Correlation of the severity of white matter injury with GMFCS levels

White matter volume reduction in each hemisphere did not show significant correlation with motor dysfunction (P > 0.1). Fractional anisotropy values within the posterior white matter tracts and corpus callosum showed a negative correlation with GMFCS levels (P < 0.05 family-wise error corrected). However, fractional anisotropy values within the bilateral corticospinal tracts and posterior body of the corpus callosum were more strongly correlated with motor dysfunction (P < 0.03 family-wise error corrected) (Fig. 2).

Figure 2

Voxel-wise correlation analysis between fractional anisotropy values and GMFCS levels on tract-based spatial statistics. Green lines represent a mean fractional anisotropy skeleton of undamaged white matter tracts. Areas in blue represent regions showing significant negative correlation between fractional anisotropy values and GMFCS levels (P < 0.05, family-wise error corrected). Fractional anisotropy values of most of the white matter tracts within the posterior brain areas show a significant negative correlation with GMFCS levels (A–C). In particular, fractional anisotropy values within the bilateral corticospinal tracts (C–F) and the posterior body of the corpus callosum (E) also show significant correlation with motor dysfunction (red clusters, P < 0.03, family-wise error corrected). CC = corpus callosum; CST = corticospinal tract; SLF = superior longitudinal fascicle.

Grey matter injury on voxel-based morphometry

Grey matter volume of the bilateral sensorimotor cortex, parietal, temporal and occipital lobes, posterior cingulate cortex, basal ganglia, thalami and cerebellum was significantly reduced in the patient group compared with the age- and gender-matched normal controls (Fig. 3A, P < 0.005 false discovery rate corrected). In particular, cortical volume of the pre- and post-central gyri, and the paracentral lobule tended to be negatively correlated with GMFCS levels at the threshold level of uncorrected P < 0.005 (q < 0.22 after false discovery rate control) (Fig. 3B).

Figure 3

Grey matter volume reduction in patients with periventricular leucomalacia and correlation with motor dysfunction. (A) Voxel-based morphometry.

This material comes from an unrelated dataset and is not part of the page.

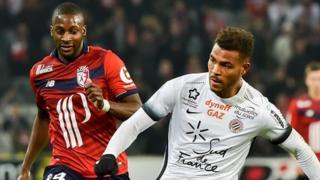 Le milieu de terrain de Lille, Younousse Sankhare (L) avec la''attaquant de Montpellier Steve Mounie (R).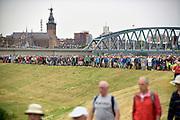 Nederland, the Netherlands, Nijmegen, 16-7-2019 Vandaag startten om 4 uur de eerste lopers van de 103e 4daagse. Via de Waalbrug ging het naar de Betuwe. Voor de derde keer gingen de lopers op deze eerste dag precies andersom als voorheen. Hierdoor komt de gevreesde Oosterhoutse dijk in het begin van het parcours te liggen, en niet op het eind wat vaak tot veel uitvallers leidde vanwege het lange en saaie stuk zonder schaduw tegen de zon. Dag van Elst. Stevenstoren en stevenskerk. Foto: Flip Franssen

Grey matter volume is reduced mainly within the posterior part of the cerebral cortex including the sensorimotor cortex, basal ganglia and thalami in patients with periventricular leucomalacia (P < 0.005, false discovery rate corrected, cluster size ≥100). (B) Grey matter volume reduction versus motor dysfunction. Grey matter volume within the pre- and post-central gyri and paracentral lobule is negatively correlated with GMFCS levels (uncorrected P < 0.005 or q < 0.22 after false discovery rate control, cluster size ≥100). CS = central sulcus; PCL = paracentral lobule.

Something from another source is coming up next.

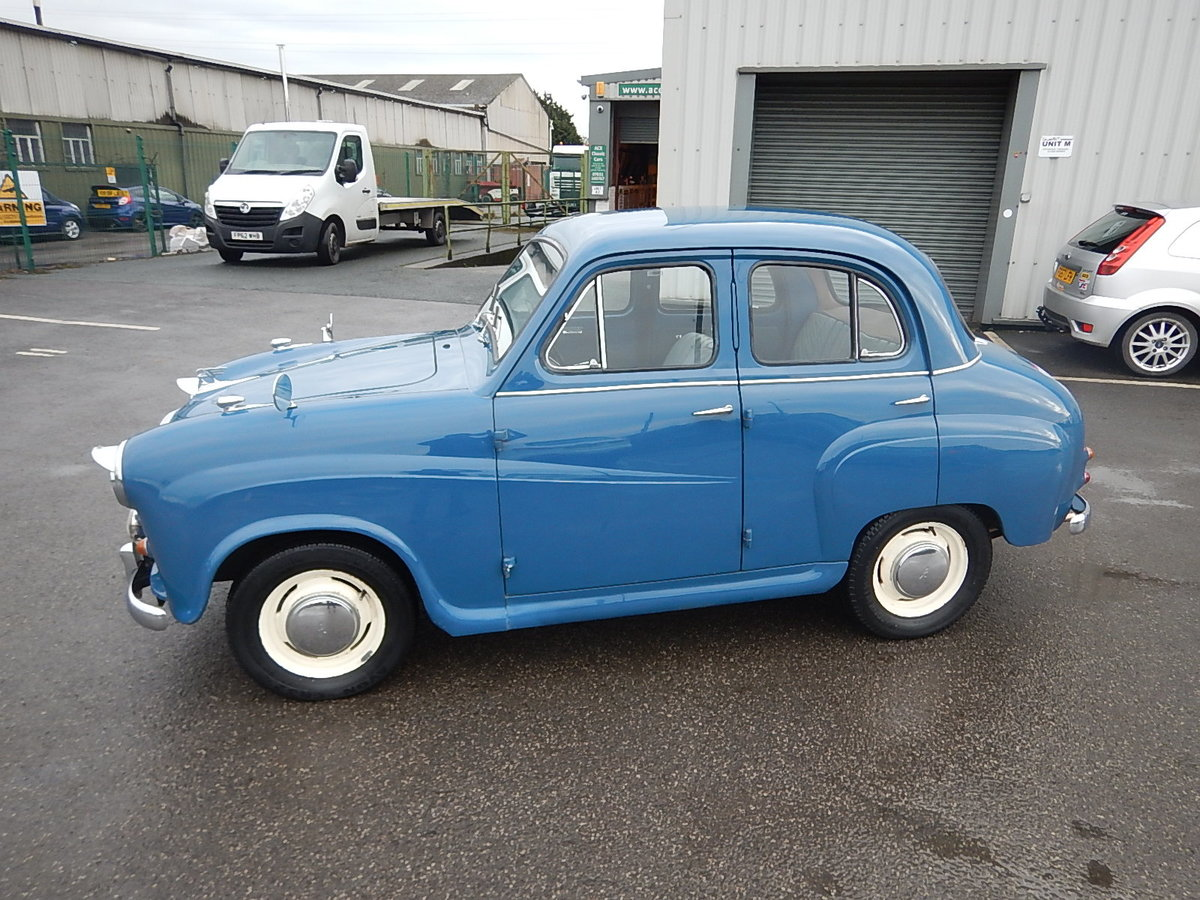 1958 AUSTIN A35 Four Door Saloon For Sale (picture 1 of 6)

Motor cortical and thalamic connectivity

The motor cortex in normal control subjects had extensive functional connections to the adjacent somatosensory cortex, visual cortex and cerebellum on one-sample t-test. In the patient group, motor cortical connections appeared to have connections more expanded to the adjacent parietal area (family-wise error corrected P < 0.05). However, group comparison study showed decreased connectivity within the bilateral somatosensory cortex, paracentral lobule, presupplementary motor area, cingulate motor area, visual cortex, superior and inferior parietal lobules in the patient group at the threshold level of uncorrected P < 0.005 (q < 0.06 after false discovery rate control) (Fig. 4A).

Figure 4

Functional connectivity of the motor cortex and thalami. (A) Motor connectivity. The patient group shows more expanded motor cortical connections to the adjacent parietal area on one-sample t-test (arrows, P < 0.05, family-wise error corrected, cluster size ≥100). However, group comparison revealed decreased sensorimotor and visuomotor connections in patient group (uncorrected P < 0.005, or q < 0.06 after false discovery rate control). (B) Thalamic connectivity to the parieto-occipital area, cingulate cortex and frontal area appears to be more expanded in patient group based on one-sample t-test (P < 0.05, family-wise error corrected, cluster size ≥100); however, connectivity is decreased within the cingulate cortex and the caudate nucleus on group comparison (uncorrected P < 0.005, or q < 0.12 after false discovery rate control). ACC = anterior cingulate cortex; CMA = cingulate motor area; PCC = posterior cingulate cortex; PCL = paracentral lobule; PoCG = post-central gyrus; VC = visual cortex; SPL = superior parietal lobule.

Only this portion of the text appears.